Think about that. Someone in the justice system, linked to this case, could have revealed confidential information about it. What a disgusting violation of our trust. I will never have faith in our justice system again.

The reporter’s “source” claims there was an independent witness there that night and that the witness told the police the sex was consensual. We wondered how that could be? Rehtaeh remembers nothing so how could it have been consensual?

That article, and the source behind it, has caused me an insurmountable amount of grief. Every time I read something about Rehtaeh there it is, down in the comments sections, someone writing about a witness saying Rehtaeh wasn’t raped. I’ve been targeted online by trolls numerous times who say the same thing – my daughter was a slut who made up a rape story.
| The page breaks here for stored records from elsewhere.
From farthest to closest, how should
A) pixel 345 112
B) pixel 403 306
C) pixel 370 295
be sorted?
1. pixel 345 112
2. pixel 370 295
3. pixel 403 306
Last December a local reporter from the Halifax Chronicle Herald did an in-depth story about Rehtaeh and the case. Unlike the National Post reporter they actually spoke to the witness who told the police the sex was consensual. When they asked the girl what happened she said that there was a woman in the house that night and if someone was being raped there would have been screaming and fighting, especially if it was by four people. The witness said the women didn’t wake up so Rehtaeh couldn’t have been raped, thus the sex must have been consensual.

Is that why this case never went ahead? Does that explain why nothing was done to bring our daughter justice while she was alive? A case outcome predetermined based on a 15 year old witness with no knowledge of what rape is or what consent means. A girlfriend of one of the boys involved.

We’ve tried our best to do as much as we can during the past year in making a difference for the future. I’ve talked to many people about Rehtaeh and her heartbreaking story. We’ve spoken out about rape culture, cyberbullying, the law, sexual assault, and even weighed in on Bill C-13. The Federal Government is going to pass a new law to address the sharing of intimate images without consent.

Peace now eludes me. I’m not too big to admit I suffer and am in pain. I will be for a long time I imagine. There are charges in the case before the courts now. Two of the boys there that night are up on child porn charges. We’re not sure why the first investigating officer didn’t go that root. It’s the same photo. Again, more questions than answers.

One of the two told me if I didn’t shut up he’d kill me. He’s being charged for that as well.

Once the charges are over Murray Segal, a respected attorney from Ontario, is going to launch a review of how the police handled this case. We are eager to finally have some answers.

I want this nightmare to end, but I can’t wake up from it unless I know I’ve done everything I can to prevent this from happening to another family.

Rehtaeh would be graduating from high school this year. She dreamed of university.